What this task involves | Print every one of the entries below word for word, leaving each line unchanged.

--- Entries shown ---

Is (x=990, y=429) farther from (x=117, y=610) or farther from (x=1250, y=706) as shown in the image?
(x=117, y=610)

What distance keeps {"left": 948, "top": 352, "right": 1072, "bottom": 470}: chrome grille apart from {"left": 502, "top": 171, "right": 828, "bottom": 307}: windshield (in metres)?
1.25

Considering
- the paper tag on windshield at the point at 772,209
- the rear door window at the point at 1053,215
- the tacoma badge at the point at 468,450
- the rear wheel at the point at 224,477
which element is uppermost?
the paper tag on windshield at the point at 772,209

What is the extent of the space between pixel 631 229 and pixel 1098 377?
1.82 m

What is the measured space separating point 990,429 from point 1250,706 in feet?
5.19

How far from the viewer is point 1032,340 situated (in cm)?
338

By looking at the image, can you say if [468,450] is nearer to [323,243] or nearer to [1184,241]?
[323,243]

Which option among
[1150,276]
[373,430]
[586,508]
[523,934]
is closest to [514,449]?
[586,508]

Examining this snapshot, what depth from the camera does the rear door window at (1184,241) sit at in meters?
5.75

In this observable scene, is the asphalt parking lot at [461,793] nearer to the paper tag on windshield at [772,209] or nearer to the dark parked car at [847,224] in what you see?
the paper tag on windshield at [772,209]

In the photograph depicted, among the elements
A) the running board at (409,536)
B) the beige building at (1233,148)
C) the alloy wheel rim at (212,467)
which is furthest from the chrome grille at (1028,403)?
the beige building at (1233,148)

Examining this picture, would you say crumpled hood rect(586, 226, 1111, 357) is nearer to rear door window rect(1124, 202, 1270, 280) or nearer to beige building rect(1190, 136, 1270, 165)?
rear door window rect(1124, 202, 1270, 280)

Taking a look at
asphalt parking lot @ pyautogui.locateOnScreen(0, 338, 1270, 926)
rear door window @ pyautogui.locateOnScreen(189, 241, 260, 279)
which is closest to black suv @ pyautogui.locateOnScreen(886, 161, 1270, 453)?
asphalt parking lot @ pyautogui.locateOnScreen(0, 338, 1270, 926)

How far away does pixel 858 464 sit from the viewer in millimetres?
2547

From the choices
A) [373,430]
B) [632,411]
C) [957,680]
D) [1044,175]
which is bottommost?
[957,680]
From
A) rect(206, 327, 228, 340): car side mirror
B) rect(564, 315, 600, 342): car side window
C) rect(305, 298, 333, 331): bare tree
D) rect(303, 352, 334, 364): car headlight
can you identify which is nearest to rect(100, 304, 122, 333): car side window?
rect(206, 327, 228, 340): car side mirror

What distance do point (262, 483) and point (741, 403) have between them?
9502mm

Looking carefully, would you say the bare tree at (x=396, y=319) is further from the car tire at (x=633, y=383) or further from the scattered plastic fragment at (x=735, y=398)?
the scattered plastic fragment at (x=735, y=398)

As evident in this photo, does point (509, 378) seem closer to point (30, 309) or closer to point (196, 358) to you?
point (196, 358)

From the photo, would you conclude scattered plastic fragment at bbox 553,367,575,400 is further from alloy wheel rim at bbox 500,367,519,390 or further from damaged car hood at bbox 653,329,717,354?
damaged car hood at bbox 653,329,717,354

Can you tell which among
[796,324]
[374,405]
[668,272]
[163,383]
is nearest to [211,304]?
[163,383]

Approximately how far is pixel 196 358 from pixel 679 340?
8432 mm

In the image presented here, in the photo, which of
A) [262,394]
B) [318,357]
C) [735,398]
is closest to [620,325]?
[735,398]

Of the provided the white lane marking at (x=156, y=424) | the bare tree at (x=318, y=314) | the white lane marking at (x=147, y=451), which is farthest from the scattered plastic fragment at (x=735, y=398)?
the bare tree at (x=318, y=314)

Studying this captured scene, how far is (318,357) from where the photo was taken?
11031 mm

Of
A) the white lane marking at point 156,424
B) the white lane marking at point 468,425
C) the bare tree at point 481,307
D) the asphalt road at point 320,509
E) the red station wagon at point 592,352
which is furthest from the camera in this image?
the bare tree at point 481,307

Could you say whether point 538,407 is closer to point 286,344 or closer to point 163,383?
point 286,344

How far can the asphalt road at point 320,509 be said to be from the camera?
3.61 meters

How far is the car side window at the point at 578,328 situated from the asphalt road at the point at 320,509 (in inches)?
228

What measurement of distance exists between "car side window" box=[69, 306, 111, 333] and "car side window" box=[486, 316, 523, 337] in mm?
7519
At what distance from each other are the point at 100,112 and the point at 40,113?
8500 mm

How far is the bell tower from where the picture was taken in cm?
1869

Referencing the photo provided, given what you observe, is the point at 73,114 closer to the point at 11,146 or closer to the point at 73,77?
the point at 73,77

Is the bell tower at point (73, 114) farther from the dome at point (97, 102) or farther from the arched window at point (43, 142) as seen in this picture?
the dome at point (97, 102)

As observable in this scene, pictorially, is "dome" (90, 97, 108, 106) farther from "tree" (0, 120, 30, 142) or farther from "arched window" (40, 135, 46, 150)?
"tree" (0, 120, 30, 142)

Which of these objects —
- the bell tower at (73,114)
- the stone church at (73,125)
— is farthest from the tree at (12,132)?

---

Exercise answer |
Is (x=990, y=429) farther from (x=117, y=610) or farther from (x=1250, y=706) as shown in the image?
(x=117, y=610)

What distance keeps {"left": 948, "top": 352, "right": 1072, "bottom": 470}: chrome grille apart from {"left": 502, "top": 171, "right": 828, "bottom": 307}: windshield (in metres)?
1.25

Considering
- the paper tag on windshield at the point at 772,209
- the rear door window at the point at 1053,215
- the tacoma badge at the point at 468,450
- the rear wheel at the point at 224,477
which element is uppermost?
the paper tag on windshield at the point at 772,209

What is the extent of the space between pixel 631 229 and pixel 1098 377?
1.82 m

What is the measured space separating point 990,429 from point 1250,706 in feet?
5.19

How far from the viewer is point 1032,340 situated (in cm)?
338

By looking at the image, can you say if [468,450] is nearer to [323,243] or nearer to [1184,241]?
[323,243]

Which option among
[1150,276]
[373,430]
[586,508]
[523,934]
is closest to [514,449]?
[586,508]

Examining this snapshot, what depth from the camera does the rear door window at (1184,241) sit at in meters?
5.75

In this observable scene, is the asphalt parking lot at [461,793] nearer to the paper tag on windshield at [772,209] or nearer to the dark parked car at [847,224] in what you see?
the paper tag on windshield at [772,209]

In the photograph depicted, among the elements
A) the running board at (409,536)
B) the beige building at (1233,148)
C) the alloy wheel rim at (212,467)
which is furthest from the chrome grille at (1028,403)?
the beige building at (1233,148)

Examining this picture, would you say crumpled hood rect(586, 226, 1111, 357) is nearer to rear door window rect(1124, 202, 1270, 280) or nearer to beige building rect(1190, 136, 1270, 165)?
rear door window rect(1124, 202, 1270, 280)

Taking a look at
asphalt parking lot @ pyautogui.locateOnScreen(0, 338, 1270, 926)
rear door window @ pyautogui.locateOnScreen(189, 241, 260, 279)
which is closest to black suv @ pyautogui.locateOnScreen(886, 161, 1270, 453)?
asphalt parking lot @ pyautogui.locateOnScreen(0, 338, 1270, 926)

How far away does pixel 858 464 sit from the viewer in millimetres?
2547

From the choices
A) [373,430]
B) [632,411]
C) [957,680]
D) [1044,175]
which is bottommost?
[957,680]
From
A) rect(206, 327, 228, 340): car side mirror
B) rect(564, 315, 600, 342): car side window
C) rect(305, 298, 333, 331): bare tree
D) rect(303, 352, 334, 364): car headlight
can you identify which is nearest to rect(100, 304, 122, 333): car side window?
rect(206, 327, 228, 340): car side mirror

What distance do point (262, 483) and point (741, 403) have between them?
9502mm

Looking carefully, would you say the bare tree at (x=396, y=319) is further from the car tire at (x=633, y=383) or further from the scattered plastic fragment at (x=735, y=398)?
the scattered plastic fragment at (x=735, y=398)

As evident in this photo, does point (509, 378) seem closer to point (30, 309) or closer to point (196, 358) to you?
point (196, 358)

From the photo, would you conclude scattered plastic fragment at bbox 553,367,575,400 is further from alloy wheel rim at bbox 500,367,519,390 or further from damaged car hood at bbox 653,329,717,354?
damaged car hood at bbox 653,329,717,354

Can you tell which among
[796,324]
[374,405]
[668,272]
[163,383]
is nearest to [211,304]?
[163,383]

Approximately how far is pixel 196 358 from pixel 679 340?
8432 mm

In the image presented here, in the photo, which of
A) [262,394]
B) [318,357]
C) [735,398]
is closest to [620,325]?
[735,398]

Of the provided the white lane marking at (x=156, y=424) | the bare tree at (x=318, y=314) | the white lane marking at (x=147, y=451), which is farthest from the scattered plastic fragment at (x=735, y=398)?
the bare tree at (x=318, y=314)

Studying this captured scene, how far is (318,357) from where the photo was taken?
11031 mm

Of
A) the white lane marking at point 156,424
B) the white lane marking at point 468,425
C) the bare tree at point 481,307
D) the asphalt road at point 320,509
E) the red station wagon at point 592,352
which is furthest from the camera in this image?
the bare tree at point 481,307

Could you say whether point 538,407 is closer to point 286,344 or closer to point 163,383?
point 286,344

How far can the asphalt road at point 320,509 be said to be from the camera?
3.61 meters

How far is the car side window at the point at 578,328 situated from the asphalt road at the point at 320,509 (in inches)?
228

What measurement of distance exists between "car side window" box=[69, 306, 111, 333] and "car side window" box=[486, 316, 523, 337] in mm?
7519
At what distance from each other are the point at 100,112 and the point at 40,113?
8500 mm

How far is the bell tower from where the picture was taken in cm?
1869

Referencing the photo provided, given what you observe, is the point at 73,114 closer to the point at 11,146 or closer to the point at 73,77?
the point at 73,77

Is the bell tower at point (73, 114) farther from the dome at point (97, 102) or farther from the arched window at point (43, 142) as seen in this picture?
the dome at point (97, 102)

As observable in this scene, pictorially, is "dome" (90, 97, 108, 106) farther from "tree" (0, 120, 30, 142) or farther from "arched window" (40, 135, 46, 150)?
"tree" (0, 120, 30, 142)

Which of these objects —
- the bell tower at (73,114)
- the stone church at (73,125)
— is farthest from the tree at (12,132)?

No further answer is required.